[PATCH v6 2/8] drm/ttm: Add ttm_bo_access
Thomas Hellström
thomas.hellstrom at linux.intel.com
Wed Nov 13 10:44:12 UTC 2024
On Wed, 2024-11-13 at 09:37 +0100, Christian König wrote:
> Am 12.11.24 um 17:33 schrieb Thomas Hellström:
> > [SNIP]
> > > > > This has been extensively discussed already, but was expected
> > > > > to
> > > > > really
> > > > > only be needed for low-on-memory scenarios. However it now
> > > > > seems
> > > > > like
> > > > > the need is much earlier due to the random userptr page
> > > > > joining
> > > > > by
> > > > > core
> > > > > mm.
> > > > Just to clarify here:
> > > >
> > > > In Long-Running mode with recoverable pagefaults enabled we
> > > > don't
> > > > have
> > > > any preempt-fences, but rather just zap the PTEs pointing to
> > > > the
> > > > affected memory and flush TLB. So from a memory resource POW a
> > > > breakpoint should be safe, and no mmu notifier nor shrinker
> > > > will be
> > > > blocked.
> > > That sounds like a HMM based approach which would clearly work.
> > >
> > > But where is that? I don't see any HMM based approach anywhere in
> > > the
> > > XE
> > > driver.
> > This is a mode that uses recoverable pagefaults to fault either
> > full
> > userptr or full bos, and used with DRM_XE_VM_CRATE_FLAG_FAULT_MODE.
> > (not SVM)!
> >
> > userptrs in xe are bo-less, and using the vm's resv, but otherwise
> > using hmm similar to amdgpu: xe_hmm.c
>
> Yeah, I have seen that one.
>
> > fault servicing:
> > xe_gt_pagefault.c
> >
> > PTE zapping on eviction and notifier:
> > xe_vm_invalidate_vma(), xe_vm.c
>
> Ah, that was the stuff I was missing.
>
> So the implementation in xe_preempt_fence.c is just for graphics
> submissions?
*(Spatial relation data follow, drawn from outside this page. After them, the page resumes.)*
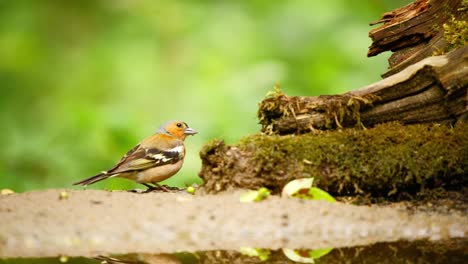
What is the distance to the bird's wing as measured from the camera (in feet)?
20.9

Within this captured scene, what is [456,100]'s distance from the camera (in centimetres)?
583

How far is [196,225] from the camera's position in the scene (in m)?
4.71

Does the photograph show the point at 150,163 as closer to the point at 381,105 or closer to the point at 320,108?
the point at 320,108

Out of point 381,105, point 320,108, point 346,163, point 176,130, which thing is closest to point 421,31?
point 381,105

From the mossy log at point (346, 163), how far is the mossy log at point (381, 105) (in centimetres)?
35

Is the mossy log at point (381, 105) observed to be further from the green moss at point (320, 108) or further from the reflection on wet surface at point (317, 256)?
the reflection on wet surface at point (317, 256)

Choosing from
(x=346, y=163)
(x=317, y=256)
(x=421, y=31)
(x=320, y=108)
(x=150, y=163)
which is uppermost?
(x=421, y=31)

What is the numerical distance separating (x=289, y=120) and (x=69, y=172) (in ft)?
11.6

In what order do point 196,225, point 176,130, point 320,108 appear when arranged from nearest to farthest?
point 196,225 → point 320,108 → point 176,130

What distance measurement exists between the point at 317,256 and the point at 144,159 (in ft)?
8.38

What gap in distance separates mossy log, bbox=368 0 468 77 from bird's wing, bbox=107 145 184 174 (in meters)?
2.06

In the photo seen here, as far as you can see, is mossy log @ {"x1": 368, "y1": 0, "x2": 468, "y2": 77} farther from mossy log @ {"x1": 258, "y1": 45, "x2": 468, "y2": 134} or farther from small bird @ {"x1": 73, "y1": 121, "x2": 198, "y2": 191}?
small bird @ {"x1": 73, "y1": 121, "x2": 198, "y2": 191}

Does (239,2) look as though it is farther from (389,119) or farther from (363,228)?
(363,228)

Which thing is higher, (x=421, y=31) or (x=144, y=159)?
(x=421, y=31)
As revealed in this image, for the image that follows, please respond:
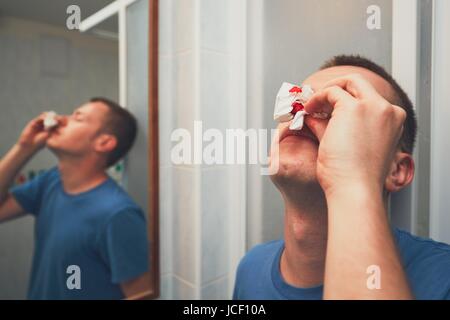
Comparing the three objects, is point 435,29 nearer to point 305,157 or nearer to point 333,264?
point 305,157

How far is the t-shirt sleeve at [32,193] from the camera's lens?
0.60 metres

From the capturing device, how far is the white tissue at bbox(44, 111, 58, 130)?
0.61 metres

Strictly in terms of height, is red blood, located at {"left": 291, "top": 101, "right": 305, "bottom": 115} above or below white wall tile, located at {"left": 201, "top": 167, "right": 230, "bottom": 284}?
above

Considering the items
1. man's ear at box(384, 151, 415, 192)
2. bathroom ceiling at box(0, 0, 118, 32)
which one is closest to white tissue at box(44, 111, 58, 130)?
bathroom ceiling at box(0, 0, 118, 32)

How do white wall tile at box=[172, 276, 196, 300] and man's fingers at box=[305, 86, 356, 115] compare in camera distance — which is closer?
man's fingers at box=[305, 86, 356, 115]

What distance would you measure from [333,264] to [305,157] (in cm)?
21

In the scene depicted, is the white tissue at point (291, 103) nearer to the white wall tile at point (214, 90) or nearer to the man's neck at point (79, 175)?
the white wall tile at point (214, 90)

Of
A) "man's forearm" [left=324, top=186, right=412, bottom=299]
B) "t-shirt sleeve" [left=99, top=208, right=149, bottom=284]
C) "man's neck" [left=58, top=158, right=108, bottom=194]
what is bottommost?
"t-shirt sleeve" [left=99, top=208, right=149, bottom=284]

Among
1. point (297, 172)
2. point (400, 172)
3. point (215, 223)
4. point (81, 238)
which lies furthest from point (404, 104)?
point (81, 238)

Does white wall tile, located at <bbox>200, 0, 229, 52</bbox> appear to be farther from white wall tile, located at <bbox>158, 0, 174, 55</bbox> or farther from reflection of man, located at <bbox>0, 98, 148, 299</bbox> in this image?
reflection of man, located at <bbox>0, 98, 148, 299</bbox>

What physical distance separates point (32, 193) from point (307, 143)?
1.82ft

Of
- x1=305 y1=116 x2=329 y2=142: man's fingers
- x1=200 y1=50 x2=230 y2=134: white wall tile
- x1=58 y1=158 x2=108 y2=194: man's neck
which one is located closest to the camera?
x1=305 y1=116 x2=329 y2=142: man's fingers

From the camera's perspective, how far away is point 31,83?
1.94 ft

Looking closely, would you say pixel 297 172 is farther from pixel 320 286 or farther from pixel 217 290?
pixel 217 290
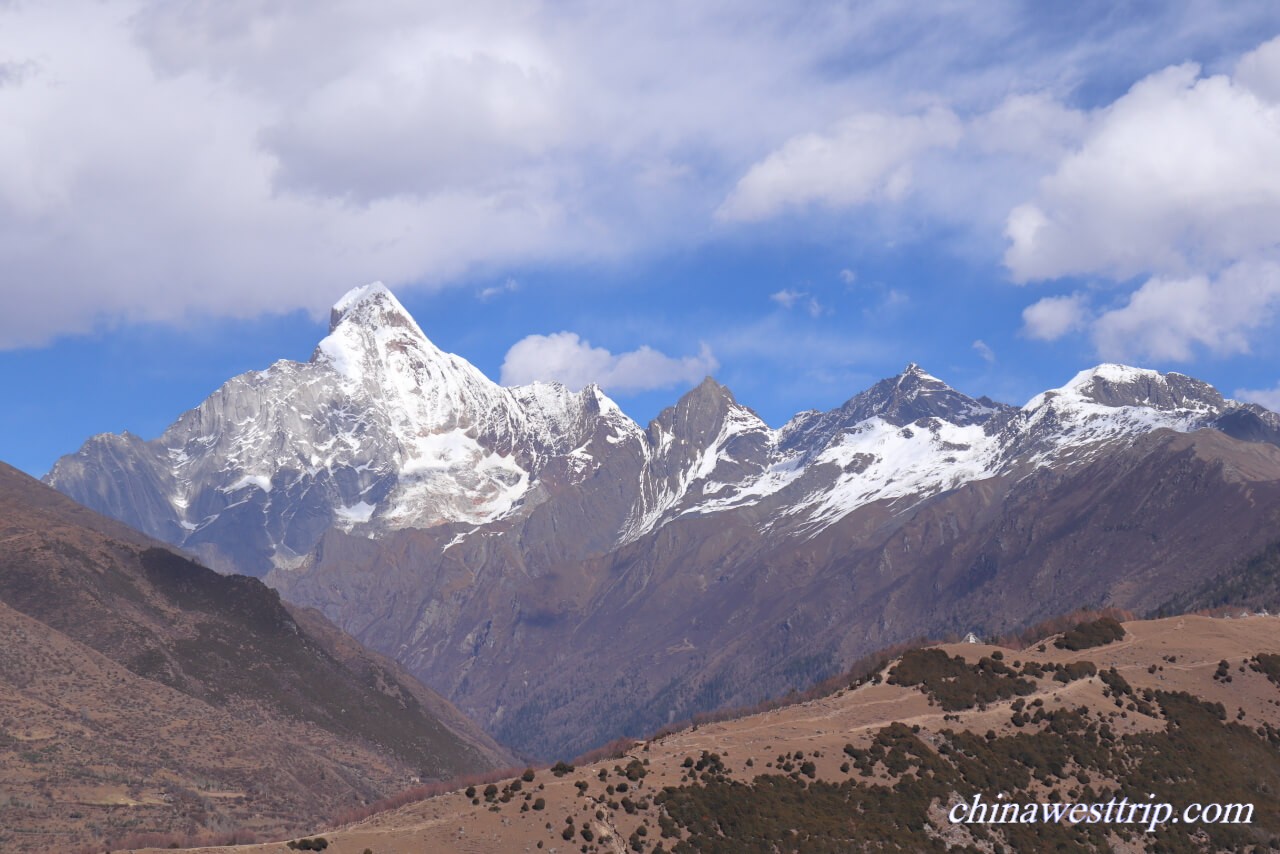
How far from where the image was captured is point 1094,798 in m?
187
That would make the whole thing much easier to handle.
Actually it's not, it's intended for long-running mode, but as a
consequence the debugger would be allowed only in fault mode.
>
> The only remaining question I can then see is if long running
> submissions with DRM_XE_VM_CRATE_FLAG_FAULT_MODE could potentially
> block
> graphics submissions without this flag from accessing the hardware?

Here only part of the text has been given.